Record set section start

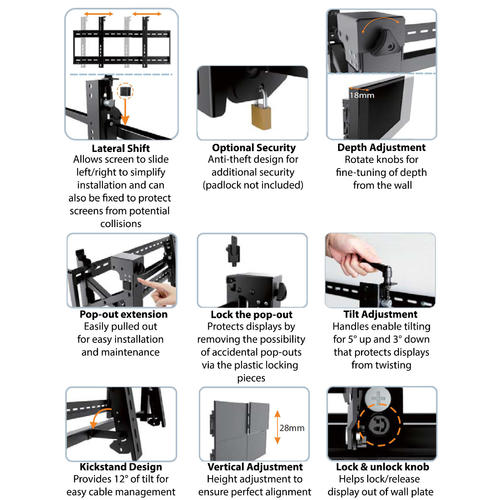 Lateral Shift
Allows screen to slide left/right to simplify installation and can also be fixed to protect screens from potential collisions

Optional Security
Anti-theft design for additional security (padlock not included)

18mm

Depth Adjustment
Rotate knobs for fine-tuning of depth from the wall

Pop-out extension
Easily pulled out for easy installation and maintenance

Lock the pop-out
Protects displays by removing the possibility of accidental pop-outs via the plastic locking pieces

Tilt Adjustment
Handles enable tilting for 5° up and 3° down that protects displays from twisting

Kickstand Design
Provides 12° of tilt for easy cable management

28mm

Vertical Adjustment
Height adjustment to ensure perfect alignment

Lock & unlock knob
Helps lock/release display out of wall plate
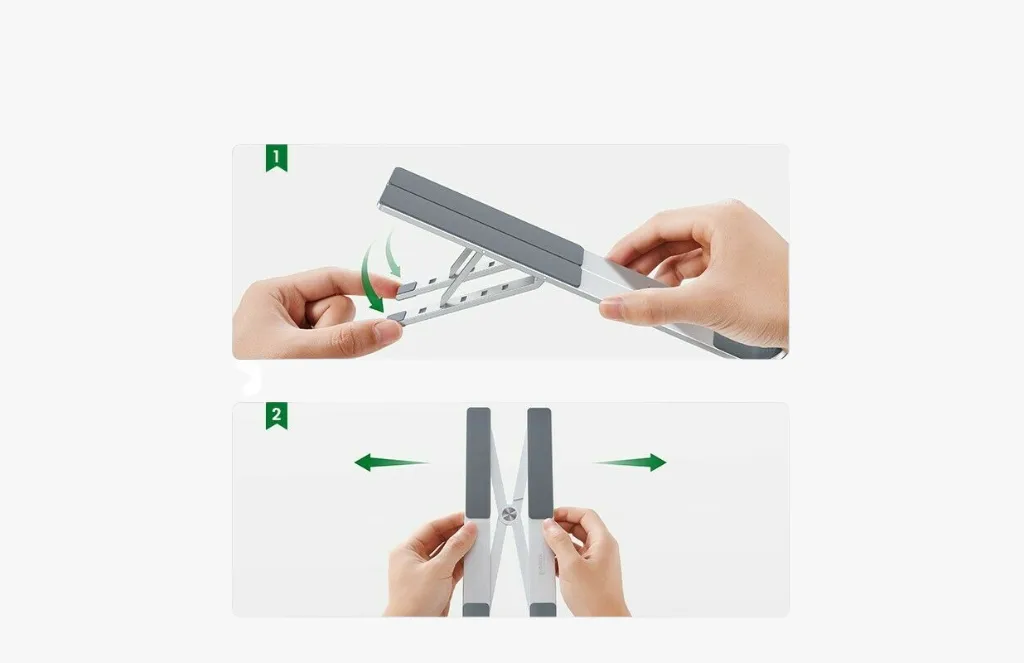 1

2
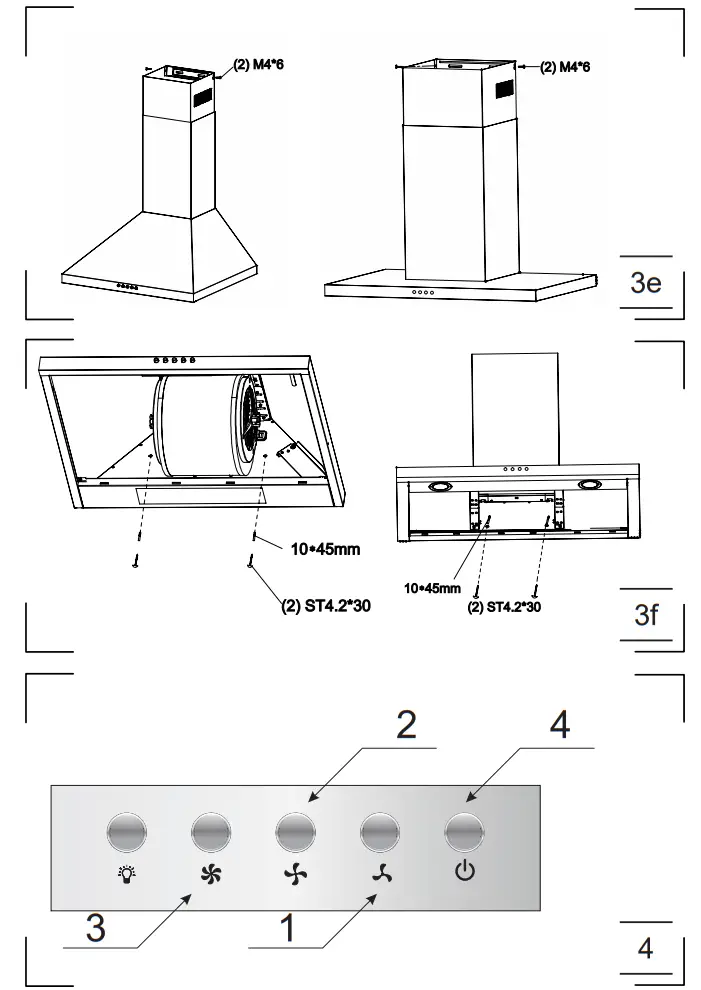 (2) M4*6

(2) M4*6

3e

10*45mm

(2) ST4.2*30

10*45mm

(2) ST4.2*30

3f

2

4

3

1

4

Record set section end

Your assignment:
For each line of the data that has the word "from", report that line.

Exercise output:
Allows screen to slide left/right to simplify installation and can also be fixed to protect screens from potential collisions
Rotate knobs for fine-tuning of depth from the wall
Handles enable tilting for 5° up and 3° down that protects displays from twisting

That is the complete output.